===== Listed entries

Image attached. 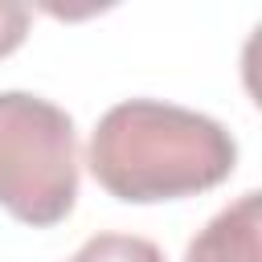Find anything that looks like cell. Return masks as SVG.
<instances>
[{
  "label": "cell",
  "instance_id": "cell-1",
  "mask_svg": "<svg viewBox=\"0 0 262 262\" xmlns=\"http://www.w3.org/2000/svg\"><path fill=\"white\" fill-rule=\"evenodd\" d=\"M233 164L237 143L217 119L160 98L115 102L90 135L94 180L127 205L209 192Z\"/></svg>",
  "mask_w": 262,
  "mask_h": 262
},
{
  "label": "cell",
  "instance_id": "cell-2",
  "mask_svg": "<svg viewBox=\"0 0 262 262\" xmlns=\"http://www.w3.org/2000/svg\"><path fill=\"white\" fill-rule=\"evenodd\" d=\"M78 201V131L74 119L25 90L0 94V209L33 229L70 217Z\"/></svg>",
  "mask_w": 262,
  "mask_h": 262
},
{
  "label": "cell",
  "instance_id": "cell-3",
  "mask_svg": "<svg viewBox=\"0 0 262 262\" xmlns=\"http://www.w3.org/2000/svg\"><path fill=\"white\" fill-rule=\"evenodd\" d=\"M184 262H262V196L246 192L221 209L188 242Z\"/></svg>",
  "mask_w": 262,
  "mask_h": 262
},
{
  "label": "cell",
  "instance_id": "cell-4",
  "mask_svg": "<svg viewBox=\"0 0 262 262\" xmlns=\"http://www.w3.org/2000/svg\"><path fill=\"white\" fill-rule=\"evenodd\" d=\"M70 262H164L160 246L135 233H94Z\"/></svg>",
  "mask_w": 262,
  "mask_h": 262
},
{
  "label": "cell",
  "instance_id": "cell-5",
  "mask_svg": "<svg viewBox=\"0 0 262 262\" xmlns=\"http://www.w3.org/2000/svg\"><path fill=\"white\" fill-rule=\"evenodd\" d=\"M29 33V8L25 4H12V0H0V57H8Z\"/></svg>",
  "mask_w": 262,
  "mask_h": 262
}]
</instances>
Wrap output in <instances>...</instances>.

==========

How many lines in the rows above contain the string "evenodd"? Reply with the number only.

5